In this work, the authors developed an in vitro model for a genetic type of neurodevelopmental disorder also characterized by seizures. Seizures can be related to a defect in glucose transportation in the brain. The authors challenged their model by using two different glucose concentrations and recorded the electrical activity in organoids using multi electrodes. The authors also used an original approach to data analysis. Although this work does not provide mechanistic information, it is useful to establish an alternative model to investigate the features of Glucose Transporter 1 Deficiency Syndrome.
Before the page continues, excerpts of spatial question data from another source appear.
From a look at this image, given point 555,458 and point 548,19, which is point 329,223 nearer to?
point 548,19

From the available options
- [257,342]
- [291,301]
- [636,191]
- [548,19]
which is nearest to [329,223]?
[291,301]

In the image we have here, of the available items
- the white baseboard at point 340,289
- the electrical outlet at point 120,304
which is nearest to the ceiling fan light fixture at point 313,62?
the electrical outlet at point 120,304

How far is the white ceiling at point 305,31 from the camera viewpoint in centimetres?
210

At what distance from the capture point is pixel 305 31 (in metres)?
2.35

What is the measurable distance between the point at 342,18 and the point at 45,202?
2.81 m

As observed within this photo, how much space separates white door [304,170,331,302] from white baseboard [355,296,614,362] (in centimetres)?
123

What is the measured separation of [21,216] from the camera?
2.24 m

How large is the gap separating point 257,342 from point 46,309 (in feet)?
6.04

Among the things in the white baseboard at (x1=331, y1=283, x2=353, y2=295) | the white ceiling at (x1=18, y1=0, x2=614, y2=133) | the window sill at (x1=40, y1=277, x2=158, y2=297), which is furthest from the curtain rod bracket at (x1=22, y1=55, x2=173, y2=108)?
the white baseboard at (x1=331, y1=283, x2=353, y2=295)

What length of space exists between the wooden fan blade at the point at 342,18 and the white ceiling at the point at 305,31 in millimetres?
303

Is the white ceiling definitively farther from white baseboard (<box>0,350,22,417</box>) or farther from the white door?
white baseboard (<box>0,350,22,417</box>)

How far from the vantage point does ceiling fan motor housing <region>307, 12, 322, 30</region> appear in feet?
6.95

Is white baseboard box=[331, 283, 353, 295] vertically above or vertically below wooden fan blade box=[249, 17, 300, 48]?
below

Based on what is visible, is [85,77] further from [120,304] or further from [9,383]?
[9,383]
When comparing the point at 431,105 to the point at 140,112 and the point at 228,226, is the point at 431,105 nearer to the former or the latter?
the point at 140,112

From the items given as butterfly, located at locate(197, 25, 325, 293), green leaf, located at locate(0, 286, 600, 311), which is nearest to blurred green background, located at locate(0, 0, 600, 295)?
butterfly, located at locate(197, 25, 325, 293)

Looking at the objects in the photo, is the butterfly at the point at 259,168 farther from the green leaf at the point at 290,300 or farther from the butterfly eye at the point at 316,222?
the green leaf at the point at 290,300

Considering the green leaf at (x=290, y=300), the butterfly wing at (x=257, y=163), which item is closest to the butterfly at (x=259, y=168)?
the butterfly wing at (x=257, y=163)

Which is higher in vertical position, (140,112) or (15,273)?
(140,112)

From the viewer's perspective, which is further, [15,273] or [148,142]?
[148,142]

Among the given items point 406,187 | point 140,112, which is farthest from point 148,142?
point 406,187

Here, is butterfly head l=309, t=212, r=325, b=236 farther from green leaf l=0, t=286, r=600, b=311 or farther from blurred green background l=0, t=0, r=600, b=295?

Some minor points:

• The use of terms as "healthy" and "epilepsy" or "seizure" does not seem to be appropriate in the context of an in vitro model, in which the notion of "healthy" state is at odds with the normal use applied to a person able to communicate such a condition. Similarly, epilepsy is a condition in which seizures occur spontaneously.
• Some statements reported in results could be supported by calculation of percentages (line 231, "substantially greater").  
• The change found in theta power is interesting and in line with that reported by Costa et al. (2020) in kainic acid-treated rats during the status epilepticus. Could the reported finding in organoids be related to a sustained epileptiform activity?

Author Response

In this work, the authors developed an in vitro model for a genetic type of neurodevelopmental disorder also characterized by seizures. Seizures can be related to a defect in glucose transportation in the brain. The authors challenged their model by using two different glucose concentrations and recorded the electrical activity in organoids using multi electrodes. The authors also used an original approach to data analysis. Although this work does not provide mechanistic information, it is useful to establish an alternative model to investigate the features of Glucose Transporter 1 Deficiency Syndrome. Some minor points:

Comment 1:

The use of terms as "healthy" and "epilepsy" or "seizure" does not seem to be appropriate in the context of an in vitro model, in which the notion of "healthy" state is at odds with the normal use applied to a person able to communicate such a condition. Similarly, epilepsy is a condition in which seizures occur spontaneously.

Response 1: We agree with the reviewer and thank them for this important remark. We acknowledge that the terms “epilepsy” and “seizure” are not strictly appropriate for describing hyperactivity observed in an in vitro model. Accordingly, we now refer to these events as “seizure-like” or “epileptiform activity” when describing organoid data, and we reserve the terms “seizure” and “epilepsy” for in vivo models or human pathology.

In addition, the term “healthy organoids” has been replaced throughout the manuscript with “organoids derived from healthy donors” or “organoids of healthy origin,” as appropriate. These changes have been implemented consistently across the text to more accurately reflect the nature of the in vitro model.

 

Comment 2: Some statements reported in results could be supported by calculation of percentages (line 231, "substantially greater").  

Response 2: A calculation of percentages has now been added to support this statement, as well as to the corresponding description in Figure 4 (line 230; lines 256–257).

Comment 3: The change found in theta power is interesting and in line with that reported by Costa et al. (2020) in kainic acid-treated rats during the status epilepticus. Could the reported finding in organoids be related to a sustained epileptiform activity?

Response 3: We thank the reviewer for highlighting this relevant study. Indeed, the reported changes in theta power represent an interesting parallel with these findings in kainic acid–treated rodents, where theta-band dynamics were associated with sustained epileptiform activity and seizure progression. This comparison has now been included in the Discussion (l. 372–377).